Text under study:
We now outline our modifications to the Xen hypervisor and the XenoLinux kernel to support time dilation. We focus on slowing down the passage of time so that the external world appears faster. It is also possible to speed the passage of time from the OS's perspective, thereby slowing processes in the external world. In general, however, speeding the passage of time is less useful for our target scenarios and we do not explore it in this paper.

Our modifications to Xen are small: in all, we added/modified approximately 500 lines of C and Python code. More than 50% of our changes are to non-critical tools and utilities; the core changes to Xen and XenoLinux are less than 200 lines of code. Our modifications are less than 0.5% of the base code size of each

component.

Variable	Original	Dilated
Real time	`stime_irq`	`stime_irq/tdf`
Wall clock	`wc_sec, wc_usec`	`wc_sec/tdf, wc_usec/tdf`
Timer interrupts	`HZ/sec`	`(HZ/tdf)/sec`

2. 2. 0. 1 Modifications to the Xen hypervisor.

Data excerpts:
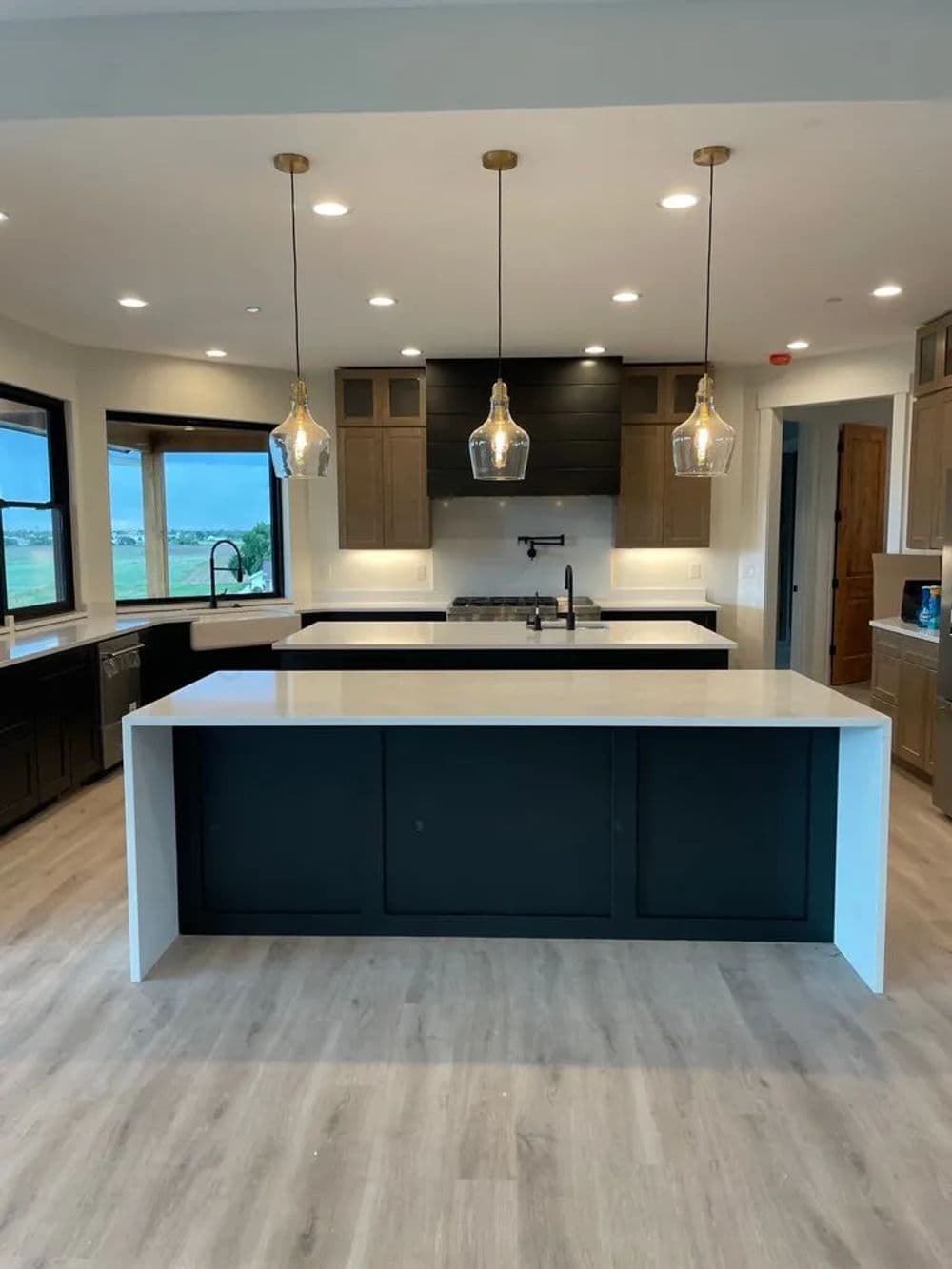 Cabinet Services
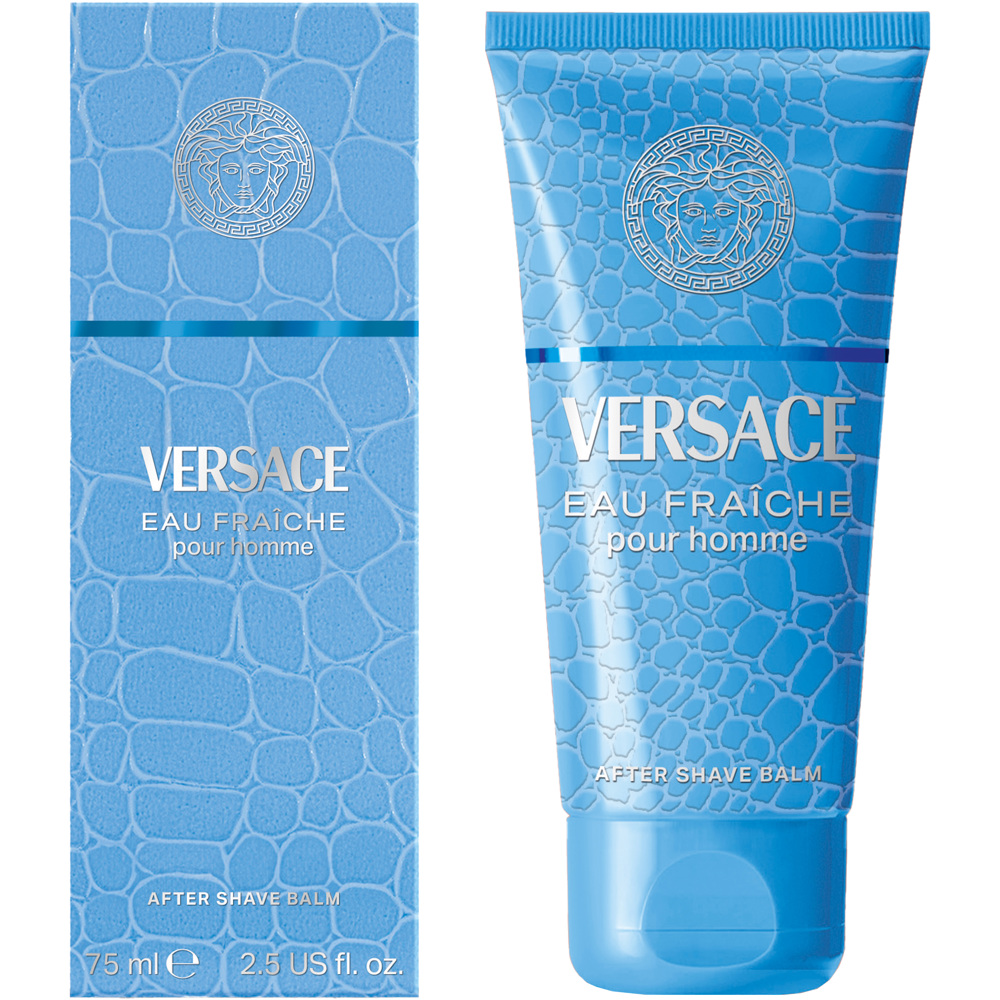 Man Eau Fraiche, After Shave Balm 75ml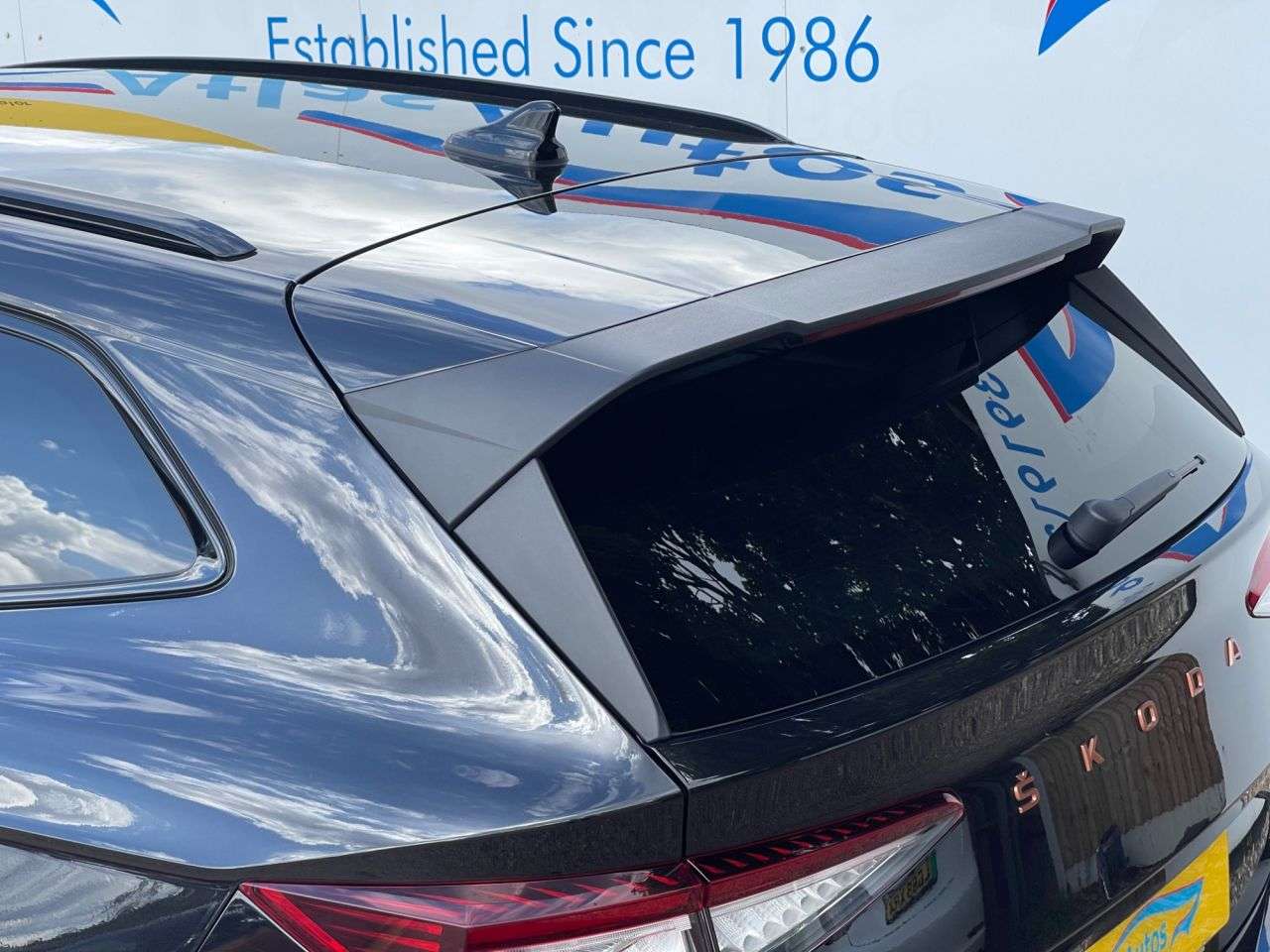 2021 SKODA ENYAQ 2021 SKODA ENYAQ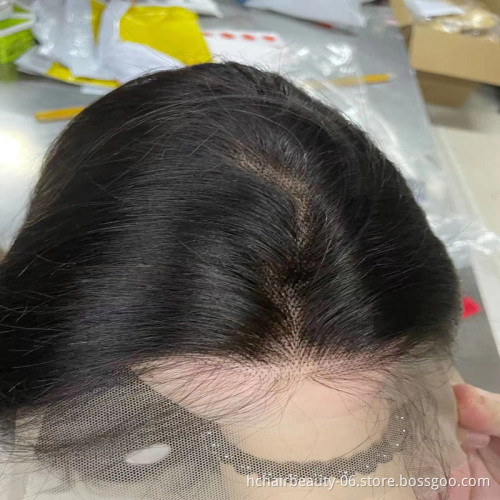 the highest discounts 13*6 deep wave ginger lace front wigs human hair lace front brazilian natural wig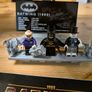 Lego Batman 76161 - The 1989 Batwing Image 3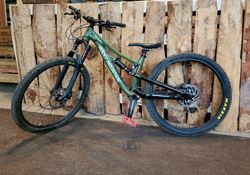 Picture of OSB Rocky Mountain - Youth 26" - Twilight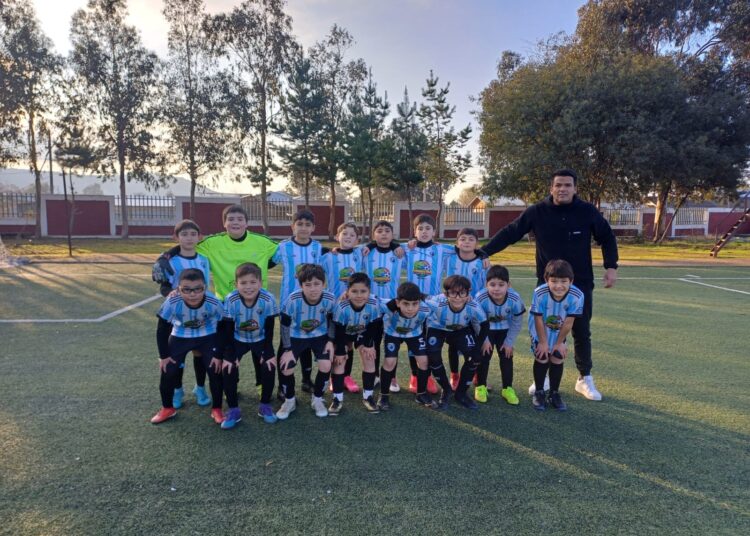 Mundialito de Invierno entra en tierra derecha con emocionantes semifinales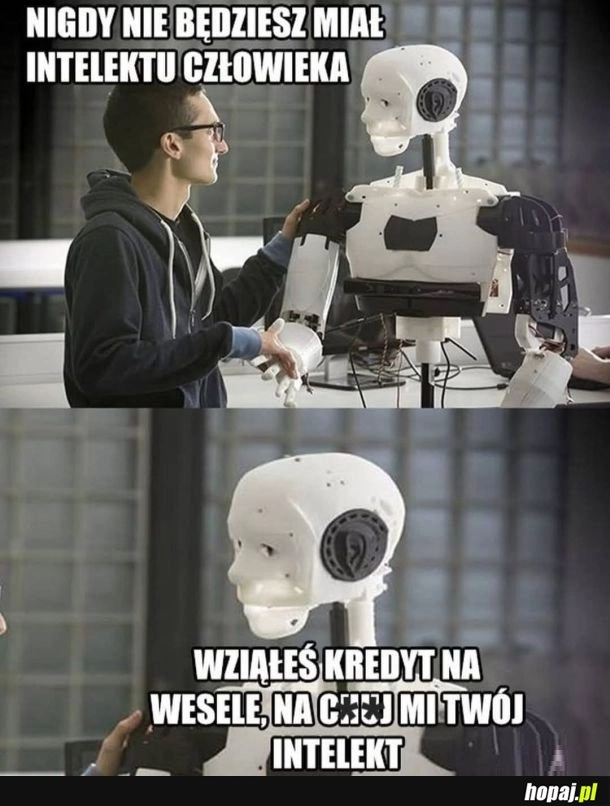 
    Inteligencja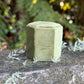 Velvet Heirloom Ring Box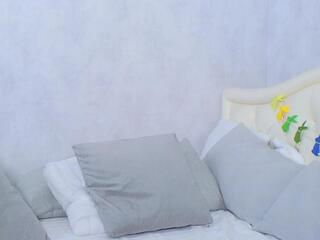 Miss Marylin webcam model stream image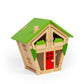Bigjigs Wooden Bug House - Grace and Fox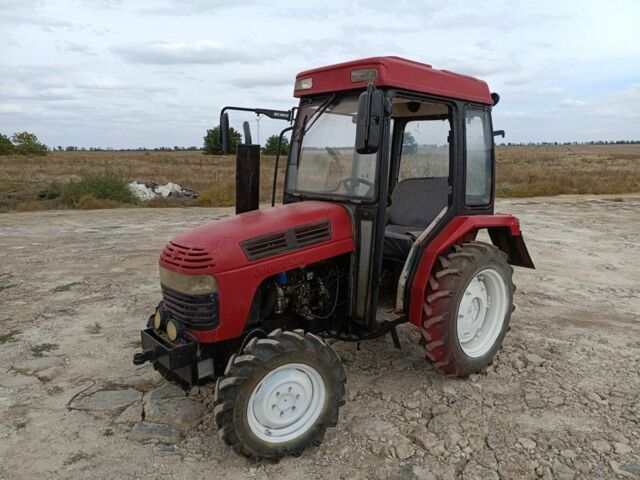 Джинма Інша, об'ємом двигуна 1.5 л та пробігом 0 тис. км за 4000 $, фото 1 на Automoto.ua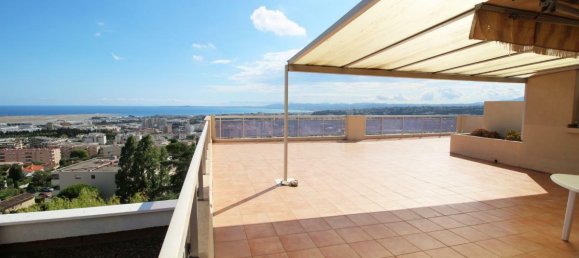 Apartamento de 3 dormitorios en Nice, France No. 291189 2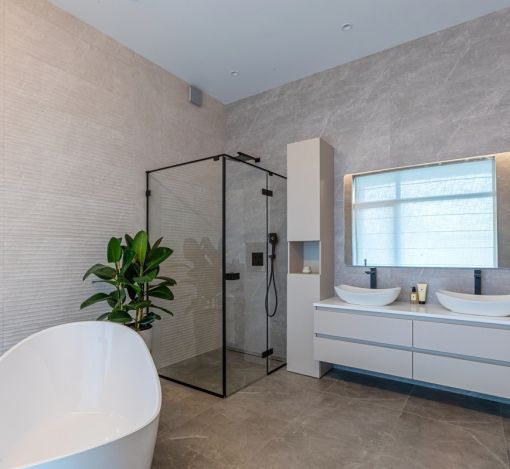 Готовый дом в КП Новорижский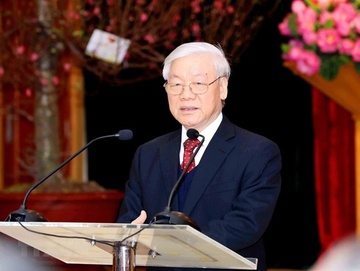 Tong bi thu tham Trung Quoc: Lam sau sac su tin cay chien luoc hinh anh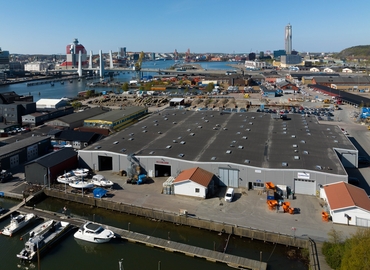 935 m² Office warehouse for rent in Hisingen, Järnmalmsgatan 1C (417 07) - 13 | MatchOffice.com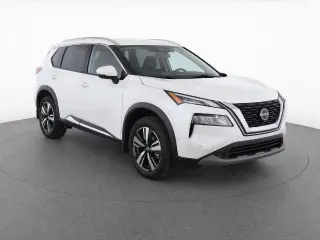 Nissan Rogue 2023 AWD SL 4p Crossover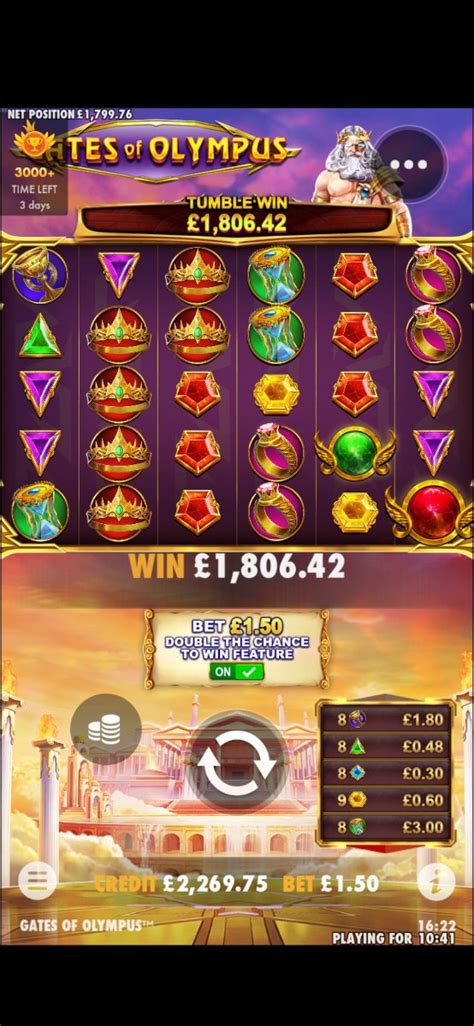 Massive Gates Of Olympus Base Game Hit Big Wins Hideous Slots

Activities:
A) According to the time dilation text, how many lines of code do the core changes to Xen and XenoLinux come to?
B) Return the stretch of the time dilation text from "We now outline" through "in this paper.", copied word for word.

Results of the exercise:
A) Less than 200 lines of code.

B)
We now outline our modifications to the Xen hypervisor and the XenoLinux kernel to support time dilation. We focus on slowing down the passage of time so that the external world appears faster. It is also possible to speed the passage of time from the OS's perspective, thereby slowing processes in the external world. In general, however, speeding the passage of time is less useful for our target scenarios and we do not explore it in this paper.